Of course this only works for functions which provide documentation. For all others __doc__ just returns None.

Applying an R function as argument to another function

A typical application in R is to apply a vector to a function, especially via sapply and its brothers. Fortunately this is as easy as you would expect:

>>> conn('double <-- function(x) { x*2 }')
>>> conn.r.sapply(array([1, 2, 3]), conn.r.double)
array([ 2.,  4.,  6.])

Here a Python array and a function defined in R are provided as arguments to the R function sapply.

Of course the following trying to provide a Python function makes no sense:

>>> def double(v): return v*2
...
>>> conn.r.sapply(array([1, 2, 3]), double)

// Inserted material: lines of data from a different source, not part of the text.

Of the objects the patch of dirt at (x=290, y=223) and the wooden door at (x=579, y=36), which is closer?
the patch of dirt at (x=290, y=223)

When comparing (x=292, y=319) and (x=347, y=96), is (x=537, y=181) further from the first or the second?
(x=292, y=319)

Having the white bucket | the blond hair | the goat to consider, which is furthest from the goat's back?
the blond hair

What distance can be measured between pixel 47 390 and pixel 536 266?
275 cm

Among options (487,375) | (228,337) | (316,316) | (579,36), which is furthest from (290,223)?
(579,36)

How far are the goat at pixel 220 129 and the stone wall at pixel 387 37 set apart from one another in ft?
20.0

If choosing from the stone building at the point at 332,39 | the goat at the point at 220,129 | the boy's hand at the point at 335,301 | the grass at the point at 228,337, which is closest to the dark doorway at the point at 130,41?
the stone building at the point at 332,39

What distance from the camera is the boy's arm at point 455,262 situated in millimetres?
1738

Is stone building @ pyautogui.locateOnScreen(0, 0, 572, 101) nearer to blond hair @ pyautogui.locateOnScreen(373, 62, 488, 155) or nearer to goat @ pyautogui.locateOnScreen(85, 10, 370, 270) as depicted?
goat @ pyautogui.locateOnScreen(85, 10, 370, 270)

This will result in a serialization error because the connector tries to copy a Python function into R.

Applying a variable already defined in R to a function

To understand why this is an interesting feature one has to understand how Python and pyRserve works. The following code is pretty inefficient:

>>> conn.r.arr = numpy.array([1, 2, 3])
>>> conn.r.sapply(conn.r.arr, conn.r.double)

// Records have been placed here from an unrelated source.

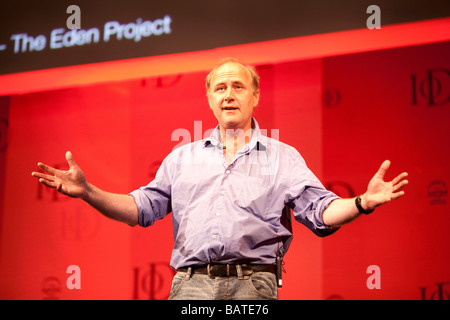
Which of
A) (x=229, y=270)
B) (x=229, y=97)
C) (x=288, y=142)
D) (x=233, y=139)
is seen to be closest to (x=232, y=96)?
(x=229, y=97)

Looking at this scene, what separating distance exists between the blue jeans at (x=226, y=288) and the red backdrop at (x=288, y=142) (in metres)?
0.99

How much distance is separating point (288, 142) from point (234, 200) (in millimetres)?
989

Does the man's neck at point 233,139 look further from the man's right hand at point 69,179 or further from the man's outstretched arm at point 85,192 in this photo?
the man's right hand at point 69,179

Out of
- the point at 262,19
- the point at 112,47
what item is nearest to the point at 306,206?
the point at 262,19

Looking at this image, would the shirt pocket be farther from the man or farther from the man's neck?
the man's neck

To see why it is inefficient it is reproduced here doing exactly the same thing:

>>> conn.r.arr = numpy.array([1, 2, 3])
>>> arr = conn.r.arr
>>> conn.r.sapply(arr, conn.r.double)

Now it is clear that the value of conn.r.arr is first set inside R, then retrieved back to python and then again sent back to the sapply function. This is pretty useless in this case, it would be much better just set set the array in R and then to refer to conn.r.arr instead of sending it back and forth. Here the “reference” namespace called ref comes into play:

>>> conn.ref.arr
<RVarProxy to variable "arr">

This way is is possible to only reference a variable (or a function) in the R namespace without actually bringing it over to Python. Such a reference can then be given as an argument to every function called from conn.r. However it is still possible to retrieve the actual content of a variable proxy through its value() method:

>>> conn.ref.arr.value()
array([1., 2., 3.])

So using conn.ref instead of conn.r primarily returns a reference to the remote variable in the R namespace, instead of its value. Actually we have done that before with the function conn.r.double. This doesn’t return the R function to Python - something which would be pretty useless. Instead only a proxy to the R function is returned:

>>> conn.r.double
<RFuncProxy to function "double">

Actually functions are always returned as proxy references, both in the conn.r and the conn.ref namespace, so conn.r.<function> is the same as conn.ref.<function>.

Now to make sapply above really access arr from the R namespace let’s modify the call slightly:

>>> conn.r.sapply(conn.ref.arr, conn.r.double)

Using reference to R variables is indeed absolutely necessary for variable content which is not transferable into Python, like special types of R classes, complex data frames etc.